Глава 15Нью-Йорк и родственники нашего героя

В нью-йоркском аэропорту их долго вели коридорами, будто временно и нарочито лабиринтно состроенными из голубых пластиковых щитов, затем вывели к таможенным столикам, где им выдали удостоверения, гласящие, что они беженцы, не имеющие гражданства и подавшие на постоянное проживание в США. Принято полагать, что затруднительные обстоятельства вызывают у людей обостренную реакцию чувств, но ничего похожего применительно к опыту Гарика. Года два спустя он облазил весь Кеннеди, пытаясь восстановить хоть одну деталь, найти хоть одно место, соответствующее воспоминаниям, но тщетно. Как будто действие происходило в декорациях, построенных для сюжета прилета. Когда съемки кончились, декорации снесли, и он напоминал самому себе героиню хичкоковского «Леди исчезает», что все бегает по вагону, тщетно ищет пропавшее купе. Нет, нет, в крайние моменты жизни чувства как раз умирают, а обостряется рассудок, оставленный в одиночестве лихорадочно регистрировать, сравнивать, абстрагировать и… и все видеть иначе, чем когда он действует, подбадриваемый эмоциями.

Их встречали двоюродная сестра Гарика с мужем, эмигрировавшие за несколько лет до этого из Румынии.

– Об чьем беспокоишься? – спросила на ломаном русском двоюродная сестра, заметив, что Гарик все озирается по сторонам. – Можишь не беспокоиться, вещи не украдут, Луи смотрит.

Луи, или, как Гарик некогда окрестил его, Человек Культуры (поскольку длинные волосы, шейный платок и все остальное в таком роде), медленно и веско кивнул головой.
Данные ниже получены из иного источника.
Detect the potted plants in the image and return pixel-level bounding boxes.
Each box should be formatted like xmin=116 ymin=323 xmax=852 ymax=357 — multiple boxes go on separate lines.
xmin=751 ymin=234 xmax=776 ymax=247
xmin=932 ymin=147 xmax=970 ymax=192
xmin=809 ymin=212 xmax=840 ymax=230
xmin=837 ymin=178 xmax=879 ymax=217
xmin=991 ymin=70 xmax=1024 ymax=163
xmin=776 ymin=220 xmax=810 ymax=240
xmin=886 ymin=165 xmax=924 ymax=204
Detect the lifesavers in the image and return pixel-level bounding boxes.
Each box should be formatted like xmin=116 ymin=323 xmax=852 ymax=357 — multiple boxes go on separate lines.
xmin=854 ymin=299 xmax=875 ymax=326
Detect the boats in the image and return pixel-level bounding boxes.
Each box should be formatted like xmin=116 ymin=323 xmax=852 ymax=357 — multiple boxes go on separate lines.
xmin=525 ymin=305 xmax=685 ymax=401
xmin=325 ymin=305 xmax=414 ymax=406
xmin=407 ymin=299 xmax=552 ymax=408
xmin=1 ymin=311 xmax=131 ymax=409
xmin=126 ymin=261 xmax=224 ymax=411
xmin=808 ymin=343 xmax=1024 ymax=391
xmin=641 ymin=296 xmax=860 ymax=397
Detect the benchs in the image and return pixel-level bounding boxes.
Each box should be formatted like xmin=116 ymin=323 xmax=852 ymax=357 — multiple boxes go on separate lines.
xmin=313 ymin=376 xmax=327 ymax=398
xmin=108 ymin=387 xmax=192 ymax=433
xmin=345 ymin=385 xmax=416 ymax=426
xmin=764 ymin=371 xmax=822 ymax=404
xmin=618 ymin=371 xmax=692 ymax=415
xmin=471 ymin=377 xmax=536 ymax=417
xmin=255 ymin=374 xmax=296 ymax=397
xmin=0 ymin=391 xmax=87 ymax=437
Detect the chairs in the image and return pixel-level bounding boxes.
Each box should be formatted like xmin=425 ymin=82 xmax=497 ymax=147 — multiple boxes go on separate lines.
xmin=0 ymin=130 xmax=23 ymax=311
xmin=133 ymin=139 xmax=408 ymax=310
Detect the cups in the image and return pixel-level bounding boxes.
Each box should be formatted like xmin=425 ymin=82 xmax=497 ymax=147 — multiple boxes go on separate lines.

Он произнес что-то по-румынски, и слова вышли из него с печальным шипом спускающей шины. Это был тот самый Луи, который в середине пятидесятых годов прибыл с двоюродной сестрой на теплоходе с первым же туром туристов из народно-демократических стран повидаться с родственниками.

О чудо, о тогдашнее и запомнившееся на всю жизнь чудо! Одно дело было получать через румынских родственников посылки от далеких американских дядюшек, братьев матери, другое дело – впервые столкнуться лицом к лицу с пришельцами «оттуда». Луи явился Гарику, еще мальчишке, волшебным видением, каким-то эквивалентом Леонардо де Винчи не только потому, что жил когда-то в Париже и учился в Сорбонне, а теперь, в Румынии (все это с небрежным апломбом переводила двоюродная сестра) был непризнанным, то есть подпольным, художником и поэтом, но и по тому, как он двигался, жестикулировал, небрежно говорил одновременно о соцреализме и возрождении, курил американские сигаретты, пил мелкими глотками водку, носил одежду… словом, вообще, по совокупности всех крупных и мелких признаков, объединяемых провидением в некую божественную целостность. (А мысль, что эта цельность столь легко осуществляется, потому что совсем уж забросана американскими посылками, никак не должна была прийти в голову Гарику, и если приходила, то на мгновенье и против воли, как чья-то посторонняя и подлежащая осуждению и презрению мысль.)